▶ DO THIS:
Can you give the records between the lines holding "Of the point at 481,138" and "1308 millimetres", inclusive, again with "closest" swapped for "nearest" and everything else unchanged?

== EXERCISE INPUTS

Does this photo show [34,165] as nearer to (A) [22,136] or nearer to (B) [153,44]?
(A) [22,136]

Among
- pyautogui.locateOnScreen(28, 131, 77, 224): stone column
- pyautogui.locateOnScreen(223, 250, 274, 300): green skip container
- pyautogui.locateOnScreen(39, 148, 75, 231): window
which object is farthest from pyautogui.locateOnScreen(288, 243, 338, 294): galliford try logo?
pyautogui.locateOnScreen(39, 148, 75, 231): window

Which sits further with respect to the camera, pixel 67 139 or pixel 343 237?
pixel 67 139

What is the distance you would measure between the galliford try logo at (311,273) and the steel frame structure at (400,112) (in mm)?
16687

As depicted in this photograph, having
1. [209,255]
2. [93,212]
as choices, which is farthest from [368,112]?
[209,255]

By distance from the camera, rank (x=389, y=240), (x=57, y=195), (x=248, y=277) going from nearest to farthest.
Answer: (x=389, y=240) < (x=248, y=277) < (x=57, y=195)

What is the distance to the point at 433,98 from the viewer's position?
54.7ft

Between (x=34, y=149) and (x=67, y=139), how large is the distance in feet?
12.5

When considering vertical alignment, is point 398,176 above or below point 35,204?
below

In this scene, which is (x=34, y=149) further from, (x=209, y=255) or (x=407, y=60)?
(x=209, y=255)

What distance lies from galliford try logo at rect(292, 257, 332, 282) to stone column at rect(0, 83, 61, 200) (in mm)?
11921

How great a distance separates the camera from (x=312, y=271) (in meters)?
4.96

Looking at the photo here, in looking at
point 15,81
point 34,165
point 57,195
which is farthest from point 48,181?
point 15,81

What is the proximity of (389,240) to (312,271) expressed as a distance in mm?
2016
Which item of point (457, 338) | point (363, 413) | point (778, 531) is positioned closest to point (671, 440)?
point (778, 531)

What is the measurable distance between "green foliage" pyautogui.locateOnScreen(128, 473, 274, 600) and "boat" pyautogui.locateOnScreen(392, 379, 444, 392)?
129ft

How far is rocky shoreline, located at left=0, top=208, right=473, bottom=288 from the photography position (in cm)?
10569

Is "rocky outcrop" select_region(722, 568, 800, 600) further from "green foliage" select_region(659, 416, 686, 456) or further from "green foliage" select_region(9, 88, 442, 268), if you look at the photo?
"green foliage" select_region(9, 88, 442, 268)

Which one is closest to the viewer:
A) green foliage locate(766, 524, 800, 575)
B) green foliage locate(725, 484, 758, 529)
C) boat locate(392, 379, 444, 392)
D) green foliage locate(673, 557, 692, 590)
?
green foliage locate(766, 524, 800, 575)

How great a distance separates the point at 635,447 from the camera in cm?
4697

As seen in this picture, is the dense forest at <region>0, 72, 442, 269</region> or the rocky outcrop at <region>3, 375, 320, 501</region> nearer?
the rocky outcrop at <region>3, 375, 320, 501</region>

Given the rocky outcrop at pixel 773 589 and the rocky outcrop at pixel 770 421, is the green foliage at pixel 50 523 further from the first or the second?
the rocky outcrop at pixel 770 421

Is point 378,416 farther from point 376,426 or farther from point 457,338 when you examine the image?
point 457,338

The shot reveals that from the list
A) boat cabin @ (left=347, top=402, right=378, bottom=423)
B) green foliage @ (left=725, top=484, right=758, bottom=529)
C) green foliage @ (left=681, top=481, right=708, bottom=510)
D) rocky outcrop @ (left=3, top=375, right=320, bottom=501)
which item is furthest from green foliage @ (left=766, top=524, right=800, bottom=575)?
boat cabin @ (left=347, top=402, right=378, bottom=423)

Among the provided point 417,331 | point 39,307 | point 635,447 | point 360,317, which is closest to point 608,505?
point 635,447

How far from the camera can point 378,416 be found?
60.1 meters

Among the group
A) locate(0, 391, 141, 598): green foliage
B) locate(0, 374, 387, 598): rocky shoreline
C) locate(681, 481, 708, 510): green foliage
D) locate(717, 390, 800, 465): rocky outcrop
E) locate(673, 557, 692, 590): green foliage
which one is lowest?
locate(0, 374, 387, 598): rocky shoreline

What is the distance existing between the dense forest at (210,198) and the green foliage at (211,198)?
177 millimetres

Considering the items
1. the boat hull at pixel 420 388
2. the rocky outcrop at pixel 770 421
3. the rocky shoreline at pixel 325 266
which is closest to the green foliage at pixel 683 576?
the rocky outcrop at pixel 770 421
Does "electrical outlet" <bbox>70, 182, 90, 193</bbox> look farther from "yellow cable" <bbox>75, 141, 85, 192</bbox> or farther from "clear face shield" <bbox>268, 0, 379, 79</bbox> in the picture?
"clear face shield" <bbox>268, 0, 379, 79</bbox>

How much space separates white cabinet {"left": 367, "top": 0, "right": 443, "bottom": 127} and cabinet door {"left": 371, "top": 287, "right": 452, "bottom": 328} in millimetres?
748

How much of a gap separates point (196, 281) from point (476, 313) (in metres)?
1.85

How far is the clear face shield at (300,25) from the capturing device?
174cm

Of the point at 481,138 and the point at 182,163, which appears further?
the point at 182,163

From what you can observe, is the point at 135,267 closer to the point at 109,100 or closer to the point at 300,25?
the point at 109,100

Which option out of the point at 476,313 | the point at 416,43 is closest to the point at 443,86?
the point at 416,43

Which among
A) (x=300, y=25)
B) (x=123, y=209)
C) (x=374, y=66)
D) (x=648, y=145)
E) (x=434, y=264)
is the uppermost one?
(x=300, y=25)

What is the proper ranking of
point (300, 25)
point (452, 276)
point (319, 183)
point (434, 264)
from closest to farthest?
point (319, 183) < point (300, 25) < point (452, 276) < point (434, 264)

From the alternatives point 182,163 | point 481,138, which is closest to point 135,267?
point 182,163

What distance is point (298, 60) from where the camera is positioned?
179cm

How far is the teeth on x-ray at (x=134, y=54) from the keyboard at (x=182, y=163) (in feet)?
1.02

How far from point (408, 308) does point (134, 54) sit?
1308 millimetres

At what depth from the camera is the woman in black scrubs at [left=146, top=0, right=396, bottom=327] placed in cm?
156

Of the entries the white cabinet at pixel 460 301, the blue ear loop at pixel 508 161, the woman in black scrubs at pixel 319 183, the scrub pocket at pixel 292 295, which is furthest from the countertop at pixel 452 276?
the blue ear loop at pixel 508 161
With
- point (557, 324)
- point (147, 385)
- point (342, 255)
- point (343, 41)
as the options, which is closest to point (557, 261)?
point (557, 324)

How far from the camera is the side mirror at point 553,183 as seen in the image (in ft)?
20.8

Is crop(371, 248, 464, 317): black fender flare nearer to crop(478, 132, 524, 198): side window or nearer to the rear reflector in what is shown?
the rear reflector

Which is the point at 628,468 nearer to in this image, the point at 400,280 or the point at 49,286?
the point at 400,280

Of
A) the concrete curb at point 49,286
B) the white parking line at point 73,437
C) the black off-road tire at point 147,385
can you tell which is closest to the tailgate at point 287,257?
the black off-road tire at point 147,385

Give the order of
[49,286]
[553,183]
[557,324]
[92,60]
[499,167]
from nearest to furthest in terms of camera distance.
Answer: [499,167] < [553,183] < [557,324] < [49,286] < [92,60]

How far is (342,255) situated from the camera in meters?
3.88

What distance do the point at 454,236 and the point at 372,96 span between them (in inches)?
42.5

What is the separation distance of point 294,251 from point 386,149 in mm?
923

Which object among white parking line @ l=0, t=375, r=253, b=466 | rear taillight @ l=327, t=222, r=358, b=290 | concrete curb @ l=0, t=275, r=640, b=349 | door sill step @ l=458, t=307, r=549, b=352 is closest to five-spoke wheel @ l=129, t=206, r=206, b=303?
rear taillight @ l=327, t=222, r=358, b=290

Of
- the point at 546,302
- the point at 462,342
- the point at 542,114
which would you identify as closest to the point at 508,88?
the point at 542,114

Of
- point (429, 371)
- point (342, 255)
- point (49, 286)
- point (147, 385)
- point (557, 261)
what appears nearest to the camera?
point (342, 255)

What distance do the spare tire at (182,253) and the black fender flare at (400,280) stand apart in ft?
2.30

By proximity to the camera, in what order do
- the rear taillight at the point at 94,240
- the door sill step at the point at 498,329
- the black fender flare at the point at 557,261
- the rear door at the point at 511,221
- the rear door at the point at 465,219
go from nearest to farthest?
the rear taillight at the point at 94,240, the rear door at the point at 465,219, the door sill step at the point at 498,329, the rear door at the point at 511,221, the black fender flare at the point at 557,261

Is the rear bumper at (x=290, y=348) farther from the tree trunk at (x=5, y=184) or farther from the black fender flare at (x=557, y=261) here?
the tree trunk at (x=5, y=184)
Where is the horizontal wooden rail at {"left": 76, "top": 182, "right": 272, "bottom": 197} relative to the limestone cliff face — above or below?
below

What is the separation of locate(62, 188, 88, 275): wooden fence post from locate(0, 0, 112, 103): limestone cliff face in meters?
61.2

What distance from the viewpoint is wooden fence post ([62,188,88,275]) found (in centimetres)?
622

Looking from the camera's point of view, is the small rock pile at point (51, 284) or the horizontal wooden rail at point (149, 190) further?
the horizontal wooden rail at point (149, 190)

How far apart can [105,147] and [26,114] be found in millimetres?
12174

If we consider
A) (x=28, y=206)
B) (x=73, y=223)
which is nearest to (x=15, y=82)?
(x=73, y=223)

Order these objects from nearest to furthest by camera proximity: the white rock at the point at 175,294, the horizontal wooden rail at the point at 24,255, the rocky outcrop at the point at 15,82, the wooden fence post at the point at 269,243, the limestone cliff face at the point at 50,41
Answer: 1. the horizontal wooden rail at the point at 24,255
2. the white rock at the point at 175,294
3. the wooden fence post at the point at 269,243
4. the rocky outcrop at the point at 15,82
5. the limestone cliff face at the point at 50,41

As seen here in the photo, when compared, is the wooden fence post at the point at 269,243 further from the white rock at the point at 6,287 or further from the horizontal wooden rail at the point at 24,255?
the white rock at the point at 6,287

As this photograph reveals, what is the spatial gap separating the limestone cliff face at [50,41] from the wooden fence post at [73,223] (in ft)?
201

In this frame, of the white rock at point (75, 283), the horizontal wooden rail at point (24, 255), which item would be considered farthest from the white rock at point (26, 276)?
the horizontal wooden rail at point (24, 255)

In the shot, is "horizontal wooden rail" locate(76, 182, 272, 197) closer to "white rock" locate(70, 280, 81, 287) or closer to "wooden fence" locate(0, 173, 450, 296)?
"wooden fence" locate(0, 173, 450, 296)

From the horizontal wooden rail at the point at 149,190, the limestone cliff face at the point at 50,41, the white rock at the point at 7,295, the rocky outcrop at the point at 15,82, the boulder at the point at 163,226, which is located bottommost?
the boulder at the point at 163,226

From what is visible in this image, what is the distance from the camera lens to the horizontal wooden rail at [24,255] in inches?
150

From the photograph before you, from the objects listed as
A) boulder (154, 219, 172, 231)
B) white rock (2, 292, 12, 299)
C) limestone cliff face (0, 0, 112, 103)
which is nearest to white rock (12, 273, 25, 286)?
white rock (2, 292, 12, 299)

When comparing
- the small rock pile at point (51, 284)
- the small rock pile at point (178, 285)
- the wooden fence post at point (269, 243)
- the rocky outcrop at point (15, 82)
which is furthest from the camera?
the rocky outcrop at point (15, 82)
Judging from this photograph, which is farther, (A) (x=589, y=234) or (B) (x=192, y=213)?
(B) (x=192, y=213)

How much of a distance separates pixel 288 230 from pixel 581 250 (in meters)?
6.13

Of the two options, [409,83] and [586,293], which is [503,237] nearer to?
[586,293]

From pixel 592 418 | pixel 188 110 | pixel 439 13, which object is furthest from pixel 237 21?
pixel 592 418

====

▶ FINAL RESULT:
Of the point at 481,138 and the point at 182,163, which appears further?
the point at 182,163

From what you can observe, is the point at 135,267 closer to the point at 109,100 or closer to the point at 300,25?
the point at 109,100

Which option out of the point at 476,313 | the point at 416,43 is nearest to the point at 443,86?
the point at 416,43

Which among
A) (x=300, y=25)
B) (x=123, y=209)
C) (x=374, y=66)
D) (x=648, y=145)
E) (x=434, y=264)
is the uppermost one?
(x=300, y=25)

What is the proper ranking of
point (300, 25)
point (452, 276)
point (319, 183)
point (434, 264)
from nearest to farthest?
point (319, 183) < point (300, 25) < point (452, 276) < point (434, 264)

From the alternatives point 182,163 | point 481,138, which is nearest to point 135,267?
point 182,163

What distance is point (298, 60) from where the camera is positioned?
179cm

How far is the teeth on x-ray at (x=134, y=54) from the keyboard at (x=182, y=163) (in feet)?
1.02

How far from point (408, 308) does point (134, 54) sit?
1308 millimetres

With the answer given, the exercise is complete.